I followed the instructions from the SICER Readme section 4.4 to add a genome, but still got an error about not finding the genome.

Attempt 1

$ python $chipseq/SICER.py -c /<path>bam/mock_input_A.bam -t /<path>/bam/mock_BRD4_A.bam --species hg38 -rt 0 > mock_a_peaks.bed 2> sicermocka.log
balter@exalab3:/home/exacloud/lustre1/CompBio/projs/alumkal_160630$ cat sicermocka.log
usage: SICER.py [-h] [--treatment TREATMENT] --control CONTROL
                [--effGenomeSize EFFGENOMESIZE] [--requiredFlag REQUIREDFLAG]
                [--filterFlag FILTERFLAG] [--mapq MAPQ]
                [--redThresh REDTHRESH] [--windowSize WINDOWSIZE]
                [--gapSize GAPSIZE] [--fragSize FRAGSIZE] [--keeptmp]
                [--version]
SICER.py: error: unrecognized arguments: --species hg38

Attempt2

$ python $chipseq/SICER.py -c /<path>/bam/mock_input_A.bam -t /<path>/bam/mock_BRD4_A.bam -s hg38 -rt 0 > mock_a_peaks.bed 2> sicermocka.log
$ cat sicermocka.log
usage: SICER.py [-h] [--treatment TREATMENT] --control CONTROL
                [--effGenomeSize EFFGENOMESIZE] [--requiredFlag REQUIREDFLAG]
                [--filterFlag FILTERFLAG] [--mapq MAPQ]
                [--redThresh REDTHRESH] [--windowSize WINDOWSIZE]
                [--gapSize GAPSIZE] [--fragSize FRAGSIZE] [--keeptmp]
                [--version]
SICER.py: error: unrecognized arguments: -s hg38

In GenomeData.py:

hg38_chroms = ['chr1','chr2','chr3','chr4','chr5','chr6','chr7','chr8','chr9',
         'chr10','chr11','chr12','chr13','chr14','chr15','chr16','chr17',
         'chr18','chr19','chr20','chr21','chr22','chrX','chrY','chrM']

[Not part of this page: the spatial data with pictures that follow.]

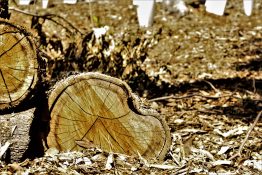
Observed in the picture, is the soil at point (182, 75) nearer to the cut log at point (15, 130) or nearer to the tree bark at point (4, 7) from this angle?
the cut log at point (15, 130)

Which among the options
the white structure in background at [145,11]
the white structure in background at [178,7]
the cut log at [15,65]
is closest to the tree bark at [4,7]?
the cut log at [15,65]

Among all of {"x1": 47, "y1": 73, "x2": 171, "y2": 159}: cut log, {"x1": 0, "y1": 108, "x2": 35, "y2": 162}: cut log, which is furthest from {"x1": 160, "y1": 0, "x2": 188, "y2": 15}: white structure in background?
{"x1": 0, "y1": 108, "x2": 35, "y2": 162}: cut log

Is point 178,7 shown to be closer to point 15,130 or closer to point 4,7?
point 4,7

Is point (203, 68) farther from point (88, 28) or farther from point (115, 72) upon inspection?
point (88, 28)

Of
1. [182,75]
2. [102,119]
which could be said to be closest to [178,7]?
[182,75]

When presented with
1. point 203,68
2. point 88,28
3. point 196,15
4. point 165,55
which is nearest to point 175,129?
point 203,68

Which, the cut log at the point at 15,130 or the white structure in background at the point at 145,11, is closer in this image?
the white structure in background at the point at 145,11

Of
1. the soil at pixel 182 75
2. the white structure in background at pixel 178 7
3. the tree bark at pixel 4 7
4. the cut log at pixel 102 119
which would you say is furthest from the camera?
the white structure in background at pixel 178 7

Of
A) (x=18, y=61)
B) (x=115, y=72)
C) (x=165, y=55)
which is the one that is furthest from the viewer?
(x=165, y=55)

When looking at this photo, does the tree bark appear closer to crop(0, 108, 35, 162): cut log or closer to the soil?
the soil
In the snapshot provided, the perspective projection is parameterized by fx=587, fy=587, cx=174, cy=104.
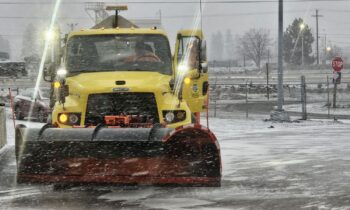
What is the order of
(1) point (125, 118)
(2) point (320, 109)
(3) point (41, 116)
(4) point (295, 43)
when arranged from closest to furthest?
(1) point (125, 118), (3) point (41, 116), (2) point (320, 109), (4) point (295, 43)

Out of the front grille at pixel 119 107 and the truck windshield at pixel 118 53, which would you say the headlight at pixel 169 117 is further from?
the truck windshield at pixel 118 53

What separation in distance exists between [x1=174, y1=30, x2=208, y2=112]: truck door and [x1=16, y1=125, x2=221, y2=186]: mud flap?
2848 millimetres

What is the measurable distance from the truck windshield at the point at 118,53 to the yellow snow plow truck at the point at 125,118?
0.02 m

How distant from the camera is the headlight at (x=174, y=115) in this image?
8.90 meters

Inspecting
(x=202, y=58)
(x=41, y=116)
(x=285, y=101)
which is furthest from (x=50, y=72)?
(x=285, y=101)

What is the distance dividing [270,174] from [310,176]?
2.23 feet

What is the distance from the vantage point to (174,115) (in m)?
8.95

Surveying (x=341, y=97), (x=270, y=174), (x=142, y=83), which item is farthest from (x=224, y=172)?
(x=341, y=97)

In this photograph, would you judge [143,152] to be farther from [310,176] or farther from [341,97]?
[341,97]

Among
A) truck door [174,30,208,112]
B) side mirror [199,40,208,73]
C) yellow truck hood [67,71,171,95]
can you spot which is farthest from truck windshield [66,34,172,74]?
side mirror [199,40,208,73]

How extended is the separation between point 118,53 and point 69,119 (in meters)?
1.77

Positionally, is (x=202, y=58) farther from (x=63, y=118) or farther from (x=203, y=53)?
(x=63, y=118)

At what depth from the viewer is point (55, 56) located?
10.6 m

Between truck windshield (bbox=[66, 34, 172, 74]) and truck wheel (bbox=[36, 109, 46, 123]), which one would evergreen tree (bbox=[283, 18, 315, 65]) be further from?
truck windshield (bbox=[66, 34, 172, 74])
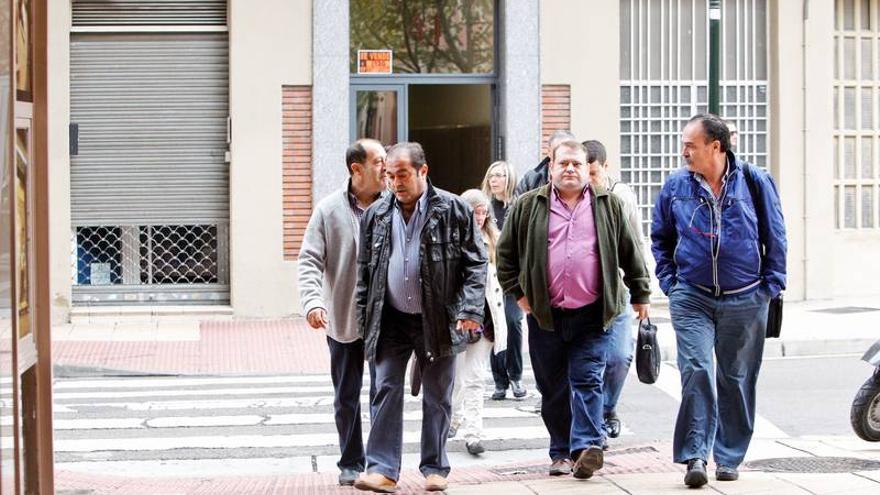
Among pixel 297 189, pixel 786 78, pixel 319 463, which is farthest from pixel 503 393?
pixel 786 78

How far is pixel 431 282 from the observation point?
7.86 m

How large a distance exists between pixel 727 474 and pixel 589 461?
70cm

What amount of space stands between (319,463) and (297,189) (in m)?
8.62

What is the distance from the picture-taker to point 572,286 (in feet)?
26.6

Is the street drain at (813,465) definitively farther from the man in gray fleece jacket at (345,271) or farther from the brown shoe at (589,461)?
the man in gray fleece jacket at (345,271)

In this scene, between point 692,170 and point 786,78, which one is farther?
point 786,78

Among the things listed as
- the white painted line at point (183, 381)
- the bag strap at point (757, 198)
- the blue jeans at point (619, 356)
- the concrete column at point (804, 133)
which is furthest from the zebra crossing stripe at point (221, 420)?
the concrete column at point (804, 133)

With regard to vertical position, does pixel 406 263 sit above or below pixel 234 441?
above

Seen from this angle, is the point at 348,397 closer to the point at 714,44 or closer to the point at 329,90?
the point at 714,44

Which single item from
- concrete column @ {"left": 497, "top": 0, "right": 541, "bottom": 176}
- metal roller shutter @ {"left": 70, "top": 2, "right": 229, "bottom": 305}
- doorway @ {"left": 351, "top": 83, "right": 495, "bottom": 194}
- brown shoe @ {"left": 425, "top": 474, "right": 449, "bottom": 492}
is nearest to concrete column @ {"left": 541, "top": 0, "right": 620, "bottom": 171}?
concrete column @ {"left": 497, "top": 0, "right": 541, "bottom": 176}

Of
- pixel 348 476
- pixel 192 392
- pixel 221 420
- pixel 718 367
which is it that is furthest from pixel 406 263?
pixel 192 392

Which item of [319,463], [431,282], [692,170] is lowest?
[319,463]

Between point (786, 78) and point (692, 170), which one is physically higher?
point (786, 78)

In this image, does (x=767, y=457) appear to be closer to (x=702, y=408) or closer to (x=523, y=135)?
(x=702, y=408)
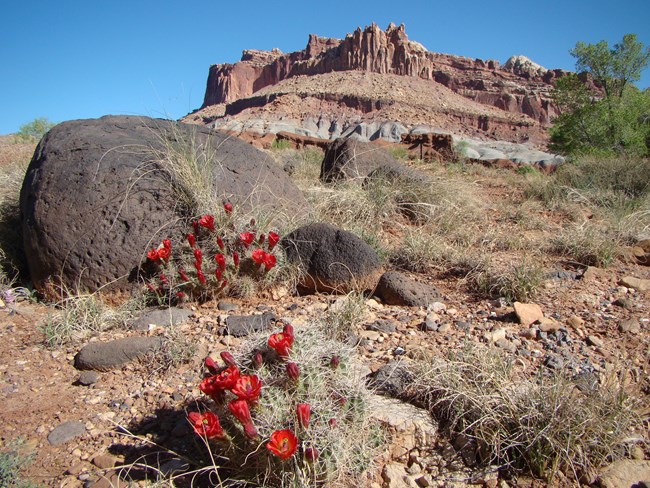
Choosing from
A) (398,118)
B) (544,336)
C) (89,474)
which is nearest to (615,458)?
(544,336)

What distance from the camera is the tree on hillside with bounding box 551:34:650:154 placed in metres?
14.7

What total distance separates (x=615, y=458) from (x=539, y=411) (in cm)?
33

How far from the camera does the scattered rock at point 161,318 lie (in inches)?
120

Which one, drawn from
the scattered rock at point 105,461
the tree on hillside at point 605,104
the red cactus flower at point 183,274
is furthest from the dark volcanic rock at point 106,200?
the tree on hillside at point 605,104

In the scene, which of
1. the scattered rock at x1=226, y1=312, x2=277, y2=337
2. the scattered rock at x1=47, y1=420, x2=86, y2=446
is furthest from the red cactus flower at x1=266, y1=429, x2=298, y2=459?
the scattered rock at x1=226, y1=312, x2=277, y2=337

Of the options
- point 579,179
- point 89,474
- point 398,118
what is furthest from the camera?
point 398,118

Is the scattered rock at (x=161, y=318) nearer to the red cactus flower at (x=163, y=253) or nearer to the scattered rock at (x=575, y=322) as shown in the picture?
the red cactus flower at (x=163, y=253)

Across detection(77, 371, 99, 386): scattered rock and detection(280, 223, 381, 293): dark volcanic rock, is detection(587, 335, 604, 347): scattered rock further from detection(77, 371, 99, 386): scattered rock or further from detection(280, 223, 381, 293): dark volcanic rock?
detection(77, 371, 99, 386): scattered rock

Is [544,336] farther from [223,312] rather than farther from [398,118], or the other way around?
[398,118]

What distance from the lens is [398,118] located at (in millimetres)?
53531

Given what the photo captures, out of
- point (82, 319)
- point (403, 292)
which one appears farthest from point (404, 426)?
point (82, 319)

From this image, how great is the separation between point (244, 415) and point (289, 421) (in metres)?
0.20

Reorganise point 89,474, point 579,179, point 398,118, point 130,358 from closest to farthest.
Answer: point 89,474
point 130,358
point 579,179
point 398,118

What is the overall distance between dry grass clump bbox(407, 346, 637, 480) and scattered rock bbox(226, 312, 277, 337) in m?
1.19
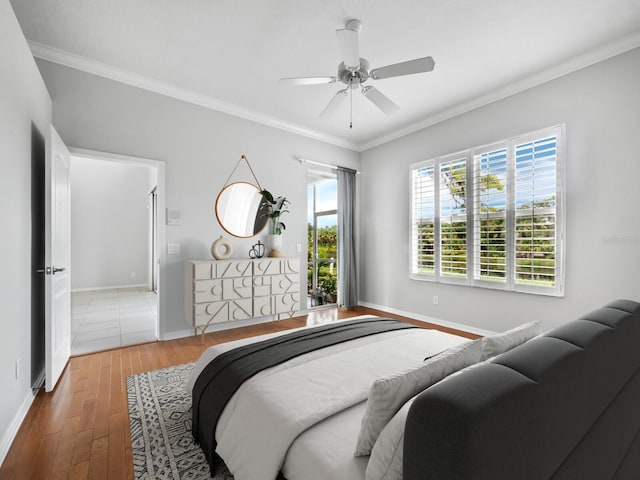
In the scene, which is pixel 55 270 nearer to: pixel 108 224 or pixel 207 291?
pixel 207 291

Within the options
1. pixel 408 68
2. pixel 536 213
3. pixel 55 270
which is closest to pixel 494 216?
pixel 536 213

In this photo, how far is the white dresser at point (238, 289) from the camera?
344 cm

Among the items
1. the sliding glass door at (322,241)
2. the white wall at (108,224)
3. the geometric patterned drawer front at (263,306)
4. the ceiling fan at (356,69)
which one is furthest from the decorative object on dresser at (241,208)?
the white wall at (108,224)

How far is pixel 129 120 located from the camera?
3.32 m

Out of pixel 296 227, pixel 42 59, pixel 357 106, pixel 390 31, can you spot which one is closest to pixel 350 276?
pixel 296 227

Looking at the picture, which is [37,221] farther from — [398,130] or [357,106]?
[398,130]

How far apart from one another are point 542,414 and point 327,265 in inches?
188

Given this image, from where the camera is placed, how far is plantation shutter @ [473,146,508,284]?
139 inches

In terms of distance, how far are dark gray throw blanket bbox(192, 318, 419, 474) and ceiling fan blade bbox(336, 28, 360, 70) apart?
2.02 metres

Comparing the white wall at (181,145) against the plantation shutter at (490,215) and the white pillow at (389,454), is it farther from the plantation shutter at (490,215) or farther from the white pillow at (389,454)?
the white pillow at (389,454)

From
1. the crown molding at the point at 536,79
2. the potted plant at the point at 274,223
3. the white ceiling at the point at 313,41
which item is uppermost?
the white ceiling at the point at 313,41

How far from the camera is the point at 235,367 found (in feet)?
5.23

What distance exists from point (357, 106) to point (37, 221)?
3516 millimetres

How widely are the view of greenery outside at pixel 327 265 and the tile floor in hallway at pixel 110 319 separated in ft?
8.72
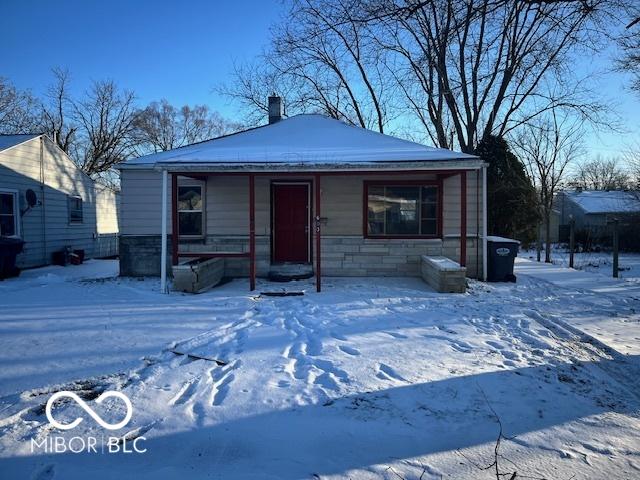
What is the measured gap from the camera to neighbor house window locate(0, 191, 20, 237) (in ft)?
43.3

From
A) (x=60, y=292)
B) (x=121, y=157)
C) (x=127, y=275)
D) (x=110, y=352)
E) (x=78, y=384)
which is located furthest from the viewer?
(x=121, y=157)

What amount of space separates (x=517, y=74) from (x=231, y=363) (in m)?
20.9

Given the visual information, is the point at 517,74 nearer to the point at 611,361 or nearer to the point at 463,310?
the point at 463,310

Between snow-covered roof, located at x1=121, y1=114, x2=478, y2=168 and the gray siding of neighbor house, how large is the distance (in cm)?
83

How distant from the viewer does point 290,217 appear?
11531 millimetres

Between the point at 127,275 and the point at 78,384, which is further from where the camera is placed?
the point at 127,275

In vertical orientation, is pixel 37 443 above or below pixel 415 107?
below

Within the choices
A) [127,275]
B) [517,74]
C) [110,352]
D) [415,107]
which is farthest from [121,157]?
[110,352]

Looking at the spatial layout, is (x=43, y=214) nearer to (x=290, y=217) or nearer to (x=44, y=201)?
(x=44, y=201)

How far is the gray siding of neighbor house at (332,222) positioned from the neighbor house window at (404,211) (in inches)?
10.3

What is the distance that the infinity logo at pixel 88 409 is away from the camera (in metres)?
3.34

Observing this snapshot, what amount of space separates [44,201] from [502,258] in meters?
14.6

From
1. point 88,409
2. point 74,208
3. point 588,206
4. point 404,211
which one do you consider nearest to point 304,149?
point 404,211

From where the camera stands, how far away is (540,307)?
313 inches
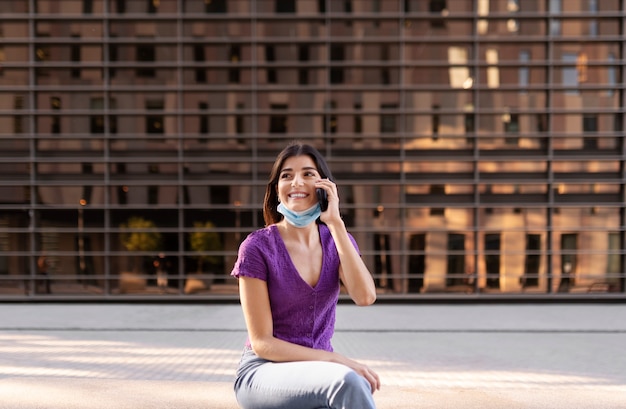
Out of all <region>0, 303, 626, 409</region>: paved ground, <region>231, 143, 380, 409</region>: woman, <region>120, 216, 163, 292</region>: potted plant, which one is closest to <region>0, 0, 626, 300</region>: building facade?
<region>120, 216, 163, 292</region>: potted plant

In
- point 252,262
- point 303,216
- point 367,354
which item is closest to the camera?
point 252,262

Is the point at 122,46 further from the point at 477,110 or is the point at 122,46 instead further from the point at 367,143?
the point at 477,110

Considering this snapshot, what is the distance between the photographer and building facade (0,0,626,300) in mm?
14906

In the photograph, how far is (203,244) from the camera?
1502 cm

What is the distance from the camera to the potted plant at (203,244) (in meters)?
15.0

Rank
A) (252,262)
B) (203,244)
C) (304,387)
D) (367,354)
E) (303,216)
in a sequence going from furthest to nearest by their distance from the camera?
(203,244), (367,354), (303,216), (252,262), (304,387)

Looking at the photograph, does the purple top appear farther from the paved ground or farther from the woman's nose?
the paved ground

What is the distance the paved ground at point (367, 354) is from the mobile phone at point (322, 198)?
1487mm

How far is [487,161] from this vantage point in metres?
14.9

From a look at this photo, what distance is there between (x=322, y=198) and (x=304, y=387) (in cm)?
81

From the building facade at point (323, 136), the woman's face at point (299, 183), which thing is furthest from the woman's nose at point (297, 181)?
the building facade at point (323, 136)

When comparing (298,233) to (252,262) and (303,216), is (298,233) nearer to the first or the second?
(303,216)

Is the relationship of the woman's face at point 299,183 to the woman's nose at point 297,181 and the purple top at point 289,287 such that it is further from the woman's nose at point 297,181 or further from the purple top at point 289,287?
the purple top at point 289,287

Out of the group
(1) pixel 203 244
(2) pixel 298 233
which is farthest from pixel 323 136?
(2) pixel 298 233
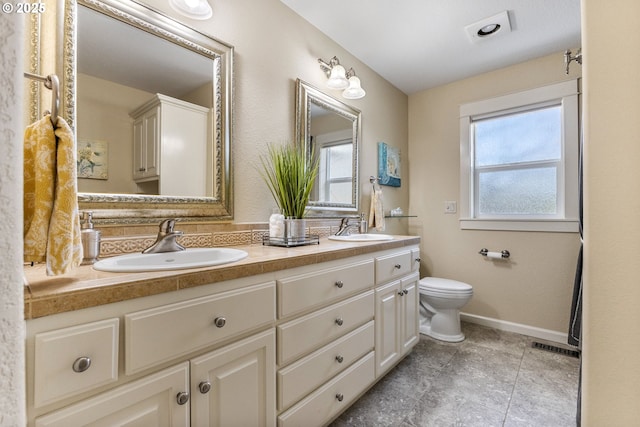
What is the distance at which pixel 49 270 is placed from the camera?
26.0 inches

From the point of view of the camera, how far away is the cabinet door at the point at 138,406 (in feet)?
2.07

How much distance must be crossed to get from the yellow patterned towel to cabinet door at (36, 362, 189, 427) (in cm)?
31

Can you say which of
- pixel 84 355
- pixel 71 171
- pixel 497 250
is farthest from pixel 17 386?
pixel 497 250

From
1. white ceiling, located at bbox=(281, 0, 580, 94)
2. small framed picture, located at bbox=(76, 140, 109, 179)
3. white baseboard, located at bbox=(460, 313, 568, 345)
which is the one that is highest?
white ceiling, located at bbox=(281, 0, 580, 94)

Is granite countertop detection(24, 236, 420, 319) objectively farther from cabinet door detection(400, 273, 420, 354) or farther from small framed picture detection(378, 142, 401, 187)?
small framed picture detection(378, 142, 401, 187)

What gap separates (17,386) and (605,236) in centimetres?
91

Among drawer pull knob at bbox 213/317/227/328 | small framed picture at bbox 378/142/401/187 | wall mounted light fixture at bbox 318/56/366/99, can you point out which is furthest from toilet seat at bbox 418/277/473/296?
drawer pull knob at bbox 213/317/227/328

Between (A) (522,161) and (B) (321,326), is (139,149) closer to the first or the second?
(B) (321,326)

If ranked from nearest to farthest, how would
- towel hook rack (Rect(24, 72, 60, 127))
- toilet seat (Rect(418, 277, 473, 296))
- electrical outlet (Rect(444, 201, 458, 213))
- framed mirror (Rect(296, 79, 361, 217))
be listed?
towel hook rack (Rect(24, 72, 60, 127)) → framed mirror (Rect(296, 79, 361, 217)) → toilet seat (Rect(418, 277, 473, 296)) → electrical outlet (Rect(444, 201, 458, 213))

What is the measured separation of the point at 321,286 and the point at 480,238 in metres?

hg38_chrom_lengths = {'chr1':248956422, 'chr2':242193529, 'chr3':198295559,
            'chr4':190214555, 'chr5':181538259, 'chr6':170805979,
            'chr7':159345973, 'chr8':145138636, 'chr9':138394717,
            'chr10':133797422, 'chr11':135086622, 'chr12':133275309,
            'chr13':114364328, 'chr14':107043718, 'chr15':101991189,
            'chr16':90338345, 'chr17':83257441, 'chr18':80373285,
            'chr19':58617616, 'chr20':64444167, 'chr21':46709983,
            'chr22':50818468, 'chrX':156040895, 'chrY':57227415,
            'chrM':16569}

species_chroms = {'mm8':mm8_chroms, 
            'mm9':mm9_chroms, 
            'hg18':hg18_chroms,
            'hg19':hg19_chroms,
            'hg38':hg38_chroms,
...
...
...

species_chrom_lengths={'mm8':mm8_chrom_lengths,
               'mm9':mm9_chrom_lengths,
               'hg18':hg18_chrom_lengths,
               'hg19':hg19_chrom_lengths,
               'hg38':hg38_chrom_lengths,
...
...
...
dariober commented 7 years ago

Hi- thanks for exploring SICERpy. With respect to your issues, most important is that SICERpy is a bit of a stub. I started working on it when I discovered there was a nice project, epic, aiming at the same purpose (making sicer more friendly) but much more developed. As noted on top of the README file I would suggest switching to epic. See also this post on Biostars.

To address specifically this issue, I removed the -s/--species option since it's redundant. The genome file is inferred from the header of the input bam files. I noticed the README file has an example still using it and I'm going to correct it. Apologies.

abalter commented 7 years ago

Thanks! That is where I got using that switch.